Zil çaldı ve her zamanki koşuşturma başladı, öğrenciler çantalarını toplayıp omuzlarına atıyorlardı.

Profesör McGonagall gürültünün içinde sesini duyurabilmek için bağırdı. "Potter!  Seninle biraz konuşmak istiyorum."

Harry öğretmen masasına doğru yürüdü.
Profesör McGonagall sınıf boşalana kadar bekledi ve sonra, "Potter." dedi. Şampiyonlar ve partnerleri -"

"Ne partneri?" dedi Harry.

Profesör McGonagall ona şüpheyle baktı, Harry'nin komik olmaya çalıştığını düşünüyor gibiydi. "Noel Balosu için partnerleriniz, Potter." dedi soğuk bir ses tonuyla. "Dans partnerleriniz."

"Dans partnerleri mi? Ben dans etmem ki!" dedi çabucak.

"Ah, öyle bir edersin ki!" dedi Profesör McGonagall burnundan soluyarak. "Ben de sana bunu söylüyordum. Geleneksel olarak, baloyu şampiyonlar ve partnerleri açar."

"Ben dans etmiyorum." dedi Harry.

"Gelenek böyle." dedi Profesör McGonagall kararlı bir sesle. "Sen bir Hogwarts
şampiyonusun ve okulun temsilcisi olarak senden ne bekleniyorsa onu yapacaksın. Bu yüzden mutlaka kendine bir partner bul, Potter."

"Ama ben -"

"Beni duydun, Potter." dedi Profesör McGonagall, noktayı koyarcasına.

Böylece Harry öğrenmişti. Albus Dumbledore'a bile karşı gelebilirdi ama Minerva McGonagall'a karşı gelemezdi.

**

Kikirdeyip Harry'ye bakan on kadar kız yanlarından geçerken, Draco gözlerini devirdi. Gryffindorla ortak derslerinden çıkmış, Hermione ile akşam yemeği için büyük salona gidiyorlardı.

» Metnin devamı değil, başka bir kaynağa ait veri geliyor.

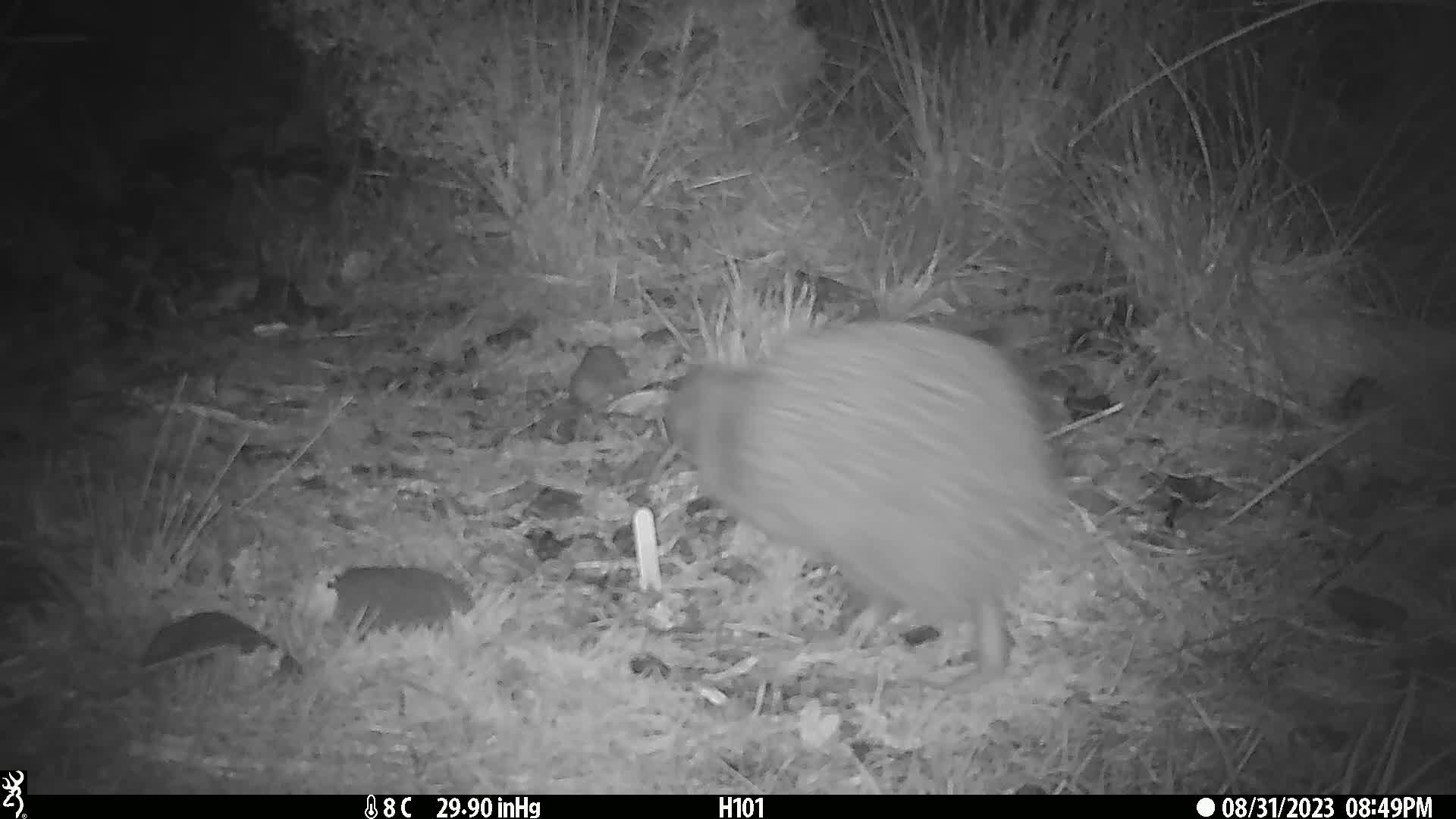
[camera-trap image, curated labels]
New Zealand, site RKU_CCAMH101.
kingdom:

Yanlarından geçtikleri kızlar kikirdiyor, Harry'i göstererek fısıldaşıyordu. Balonun duyurulmasıyla Harry bir anda normalden daha fazla ilgi odağı olmuştu.

Daha iki gün önce, Hufflepuff'tan, Harry ile hayatında konuşmuşluğu olmayan kıvırcık saçlı bir üçüncü sınıf öğrencisi gelip baloya onunla gitmesini teklif etti. Harry meseleyi hiç tartmadan "hayır" dedi. Kız epey incinmiş bir halde uzaklaştı. Sonraki gün, iki kız daha gelip ona teklifte bulundu. Biri ikinci sınıftandı, öbürüyse beşinci sınıftandı.

Bir kız gelip Harry'e yalnız konuşulabilir miyiz diye sordu. Harry bir iç çekmeyle hafif bir baş sallamasıyla onayladı. Kızla uzaklaşırken Draco daha fazla dayanamayıp isyan etti. "Sadece ünlü olduğu için hoşlanıyorlar ondan!" dedi.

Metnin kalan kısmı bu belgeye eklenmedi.